▶ _Records excerpted from a collection_
begin

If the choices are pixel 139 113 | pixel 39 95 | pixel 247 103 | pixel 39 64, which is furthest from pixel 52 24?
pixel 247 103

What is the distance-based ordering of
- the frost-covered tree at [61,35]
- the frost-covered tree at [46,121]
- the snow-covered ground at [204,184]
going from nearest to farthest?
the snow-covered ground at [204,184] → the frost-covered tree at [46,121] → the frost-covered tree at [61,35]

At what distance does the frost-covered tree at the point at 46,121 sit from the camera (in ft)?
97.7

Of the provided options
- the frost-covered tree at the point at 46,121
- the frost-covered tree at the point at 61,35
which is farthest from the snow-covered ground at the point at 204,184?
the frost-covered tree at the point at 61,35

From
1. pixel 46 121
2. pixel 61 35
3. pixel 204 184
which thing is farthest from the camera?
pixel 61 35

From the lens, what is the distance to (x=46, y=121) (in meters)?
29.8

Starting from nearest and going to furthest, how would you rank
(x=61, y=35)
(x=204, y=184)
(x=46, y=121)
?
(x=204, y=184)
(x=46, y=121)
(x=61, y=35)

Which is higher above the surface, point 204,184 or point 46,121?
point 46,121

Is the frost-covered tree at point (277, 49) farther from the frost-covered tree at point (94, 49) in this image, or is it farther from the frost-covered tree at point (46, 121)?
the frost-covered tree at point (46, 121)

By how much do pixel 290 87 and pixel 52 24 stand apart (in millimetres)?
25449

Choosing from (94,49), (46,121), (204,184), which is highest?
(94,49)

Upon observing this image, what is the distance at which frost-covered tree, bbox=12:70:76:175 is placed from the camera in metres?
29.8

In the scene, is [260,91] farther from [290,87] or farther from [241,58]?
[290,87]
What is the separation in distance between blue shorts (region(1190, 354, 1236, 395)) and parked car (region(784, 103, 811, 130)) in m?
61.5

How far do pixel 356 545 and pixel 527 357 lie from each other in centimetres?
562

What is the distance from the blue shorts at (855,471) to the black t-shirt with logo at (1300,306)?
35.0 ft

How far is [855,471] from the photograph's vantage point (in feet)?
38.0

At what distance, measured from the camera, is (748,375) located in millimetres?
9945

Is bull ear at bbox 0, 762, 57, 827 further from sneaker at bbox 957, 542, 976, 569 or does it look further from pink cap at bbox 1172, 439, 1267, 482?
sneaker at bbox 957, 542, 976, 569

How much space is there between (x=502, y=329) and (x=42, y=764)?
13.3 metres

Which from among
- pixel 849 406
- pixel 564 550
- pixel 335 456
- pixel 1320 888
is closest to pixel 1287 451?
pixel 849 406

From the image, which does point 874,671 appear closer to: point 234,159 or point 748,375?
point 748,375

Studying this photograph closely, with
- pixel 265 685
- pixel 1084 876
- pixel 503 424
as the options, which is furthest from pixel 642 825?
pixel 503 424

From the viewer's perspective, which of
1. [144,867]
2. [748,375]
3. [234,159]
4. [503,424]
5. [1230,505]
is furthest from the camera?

end

Copy out the stretch of the material from the line that contains "How much space" through the end of the material, word for word.

How much space is there between (x=502, y=329) and (x=42, y=764)?
13.3 metres

Which from among
- pixel 849 406
- pixel 564 550
- pixel 335 456
- pixel 1320 888
is closest to pixel 1287 451?
pixel 849 406

From the image, which does point 874,671 appear closer to: point 234,159 or point 748,375?
point 748,375

Studying this photograph closely, with
- pixel 265 685
- pixel 1084 876
- pixel 503 424
as the options, which is furthest from pixel 642 825?
pixel 503 424

From the viewer's perspective, which of
1. [144,867]
2. [748,375]
3. [234,159]
4. [503,424]
5. [1230,505]
is furthest from the camera?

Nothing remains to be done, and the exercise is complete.